La deuxième salle occupée par l’expo présente les portraits en gros plan des jeunes femmes, qui s’attribuent un surnom (la "brillante", la "sceptique ", la "tête froide", etc.). On hésite un moment : peinture au pinceau ou portrait photographique, tant les Walés se parent de couleurs éclatantes ? Il faut dire qu’elles se fardent le corps avec un mélange de poudre de bois et d’huile de palme, tout en plaquant sur leur coiffure une pâte fabriquée à partir de cendres végétales.

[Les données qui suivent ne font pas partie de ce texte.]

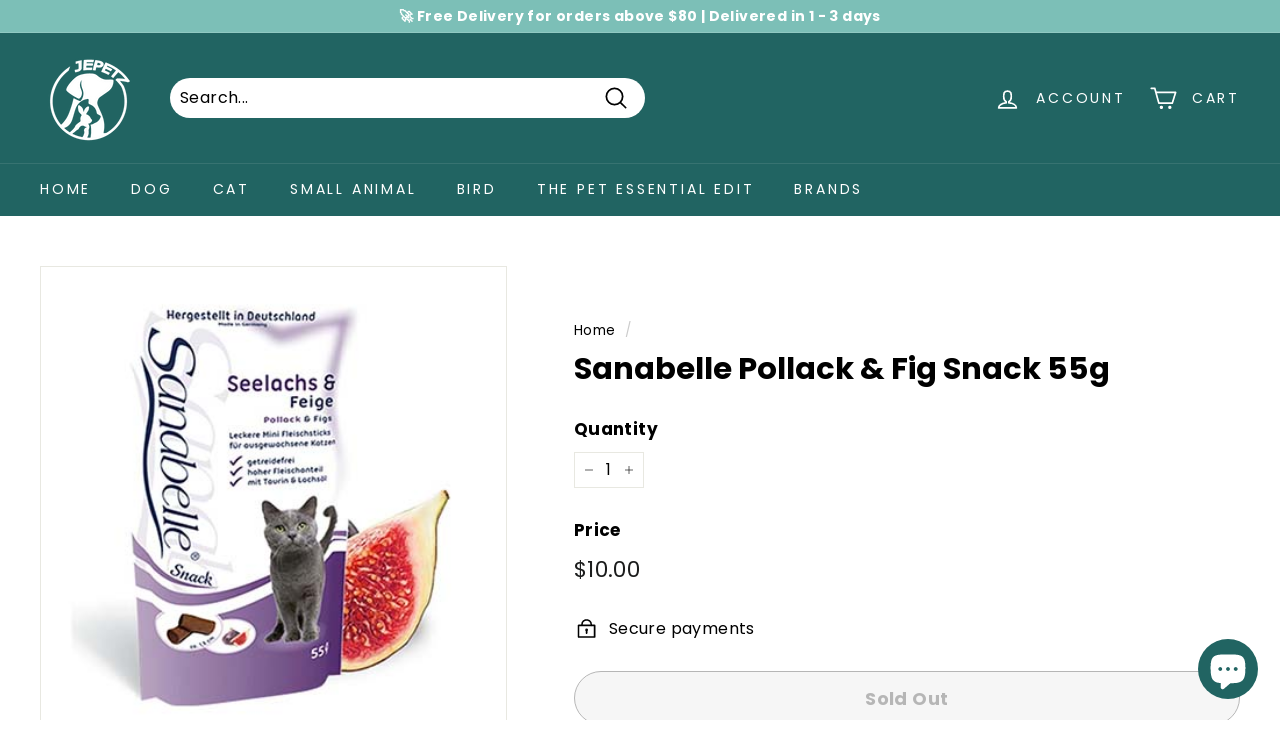

--- FILE ---
content_type: text/javascript
request_url: https://cdn.shopify.com/extensions/019bddbb-3128-7cb7-af68-868218043d45/shopwaive-store-credit-1572/assets/shopwaivecom.js
body_size: -223
content:
window.onload = function(e) { 
    var elementExists = document.getElementById("shopwaivecom");
    if (!elementExists && window?.Shopwaive?.customer_name) {
        var script = document.createElement('script');
        script.id = 'shopwaivecom'
        script.type = 'text/javascript';
        script.async = true;
        script.src = 'https://cdn.shopify.com/s/files/1/0651/7650/2517/files/prodsw_v1k331.js?v=1768802150';
        document.head.append(script);
    }

    var elementExists_Refer = document.getElementById("shopwaiverefer");
    if (!elementExists_Refer) {
        var script = document.createElement('script');
        script.id = 'shopwaiverefer'
        script.type = 'text/javascript';
        script.async = true;
        script.src = 'https://cdn.shopify.com/s/files/1/0651/7650/2517/files/prodsw_shopwaive_referrals_v1.js?v=1740883643';
        document.head.append(script);
    }
}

L’autre intérêt de cette exposition est de nous interpeller sur les conditions de vie de ces très jeunes femmes (15 à 23 ans) plongées dans une réclusion partielle. Autre culture, certes. Autre continent… Mais qui choisit ce passage ritualisé : la femme elle-même, le mari, le père ? Visiblement, certains hommes en prennent pour leur grade dans les spectacles finaux. Quel est le rôle de la communauté des servantes : bienveillance ou surveillance ? Autant de questions sur les rites de passages qui résonnent jus­qu’aux portes de nos sociétés européennes et occidentales, secouées par les questions de genre…

Pour en savoir plus ...

Songs of the Walés (aussi avec environnement sonore ad hoc), jusqu’au 12 mai 2019 au Musée de la photographie de Charleroi, Mont-sur-Marchienne. 071/43.58.10 – www.museephoto.be. À noter, parmi les autres expos du moment à Charleroi : Dans mon jardin les fleurs dansent. Dans ce récit autobiographique, Olivier Cornil met en scène, par le texte et la photo de famille, l’histoire de sa propre mère. Vie et décès, déception et renaissance, micro-événements d’une existence ordinaire s’y confondent au fil d’un parcours s’attachant autant aux proches de sa maman qu’aux paysages belges et corréziens (France). Histoire simple qui, comme toutes les histoires bien contées, nous raconte un peu – ou beaucoup - de la nôtre.